DONA ROSA

Ainda me povoa a memória emocional aquela imagem doce, de uma meiguice sem igual. Sua voz muito baixa, como se não importasse a ninguém o que dissesse. Mas, creio que em seus lábios não habitavam a crítica, a maledicência, a maldição, porque cândido era seu olhar, demonstrando ser pura de alma. Normalmente, vestia uma saia escura, uma blusinha branca, de discretos desenhos, ou poás negros. Viúva, sua roupa sempre muito limpa e bem ajustada, uma verdadeira “lady” parecendo estar sempre pronta para sair.

Nesse tempo já era idosa, mas eu não sabia precisar a idade dela, pois, aos olhos da criança, mesmo o de meia idade nos parece velho. Lembra-me apenas o fato de subir a nossa rua, apoiada no braço de um familiar, andando muito devagar, sob o peso dos anos e a todos cumprimentando com extrema delicadeza.

Éramos crianças naquela época. Pequenas, de brincar de pique nas ruas e de andar pelos campos em busca de aventuras, de correr atrás das “aleluias” que voejavam à tardinha depois da chuva e de acreditar que a mula-sem-cabeça soltava fagulhas pelos olhos. Em nós não habitavam a malícia ou os maus pensamentos, apenas a urgência de ser feliz a todo custo, porque, na verdade, éramos mesmo.

Dona Rosa morava na fazenda, mas passava longas temporadas na casa da cidade, a poucos metros da nossa, Trazia consigo uma empregada que fazia parte da família, tantos anos com ela, Darci e alguns costumes, entre eles, o de fazer biscoitos e bolos de todos os feitios e recheios, no forno de barro. Minha irmã e eu freqüentávamos sua casa, porque éramos amigas de suas duas netas, Nazaré e Gracinha. Achava que, de certa forma, era um privilégio ter uma avó assim tão generosa, que vivia para a prática do bem.

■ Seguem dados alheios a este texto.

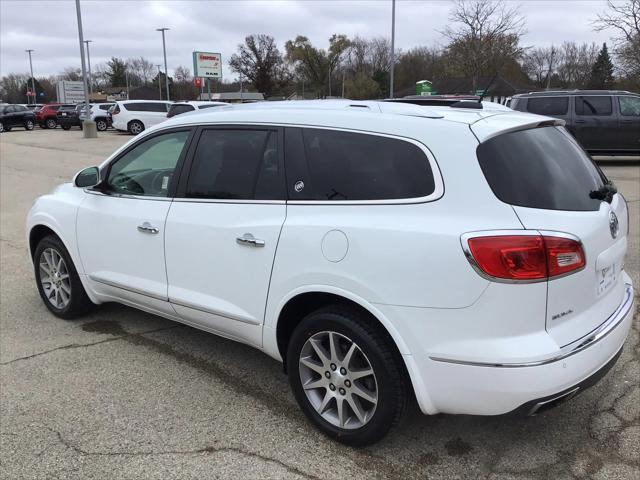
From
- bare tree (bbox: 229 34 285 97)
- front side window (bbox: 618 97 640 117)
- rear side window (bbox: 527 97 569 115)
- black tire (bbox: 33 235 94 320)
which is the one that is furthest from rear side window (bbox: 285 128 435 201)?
bare tree (bbox: 229 34 285 97)

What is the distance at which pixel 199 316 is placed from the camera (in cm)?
354

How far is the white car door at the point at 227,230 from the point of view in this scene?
310cm

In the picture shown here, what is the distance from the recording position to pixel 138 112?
95.7 ft

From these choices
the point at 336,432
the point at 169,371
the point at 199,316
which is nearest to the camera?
the point at 336,432

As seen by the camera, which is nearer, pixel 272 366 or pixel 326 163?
pixel 326 163

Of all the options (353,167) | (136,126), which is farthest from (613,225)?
(136,126)

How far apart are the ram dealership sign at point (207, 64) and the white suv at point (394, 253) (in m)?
52.2

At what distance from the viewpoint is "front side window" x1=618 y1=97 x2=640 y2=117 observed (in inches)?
567

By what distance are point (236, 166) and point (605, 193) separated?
201 centimetres

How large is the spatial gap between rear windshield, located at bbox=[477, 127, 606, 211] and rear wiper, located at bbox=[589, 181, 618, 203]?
0.02 metres

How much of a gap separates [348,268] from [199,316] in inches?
50.3

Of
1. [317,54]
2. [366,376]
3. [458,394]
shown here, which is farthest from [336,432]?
[317,54]

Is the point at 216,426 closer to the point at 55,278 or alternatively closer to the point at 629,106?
the point at 55,278

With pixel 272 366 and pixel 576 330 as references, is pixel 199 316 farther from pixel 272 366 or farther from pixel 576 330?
pixel 576 330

O que hoje, após tantos anos, me chama a atenção, era a maneira peculiar com que nos recebia em sua casa e com que nos tratava, como se fôssemos pessoas adultas, da maior importância. Chegávamos da rua, suadas das brincadeiras, muitas vezes com os pés descalços, coisas que não tinham a menor importância para ela. Pedia à Darci que colocasse uma lauta mesa de café, com bolos, biscoitos diversos, como quebra-quebra (até hoje nunca comi outro igual), leite da fazenda, um bule de café torrado e moído em casa, tudo sobre uma linda toalha muito branca, bordada com pontos “richelieu” ou em crivo, como num dia de festa e o era para nós. Tudo contrastando com nossos pezinhos muitas vezes empoeirados que balançavam no ar.

Não me lembro de ter conversado com ela, em qualquer momento, porque, era tão aconchegante sua presença, tão desnecessária a fala e nos contentávamos com os meio-sorrisos de parte a parte. Tudo era muito natural.

Terminávamos de saborear os petiscos, saíamos discretamente, sem nos darmos conta de que a bondade morava ali e nos presenteara com um momento supremo de boa vontade, através daquele gesto de amor ao próximo. Quando dela me lembro, sinto a presença do bem dentro de mim, e a felicidade de ter convivido com um ser humano sem igual, que tratava a todos, com igualdade, miseráveis ou afortunados, adultos ou crianças, ricos e pobres, vez que aquela mesa era posta da mesma maneira, para aqueles que a serviam num trabalho esporádico, ou para um parente muito chegado.

Através dessas singelas palavras faço um tributo àquela pessoa que perfumou nossa vida como uma verdadeira flor.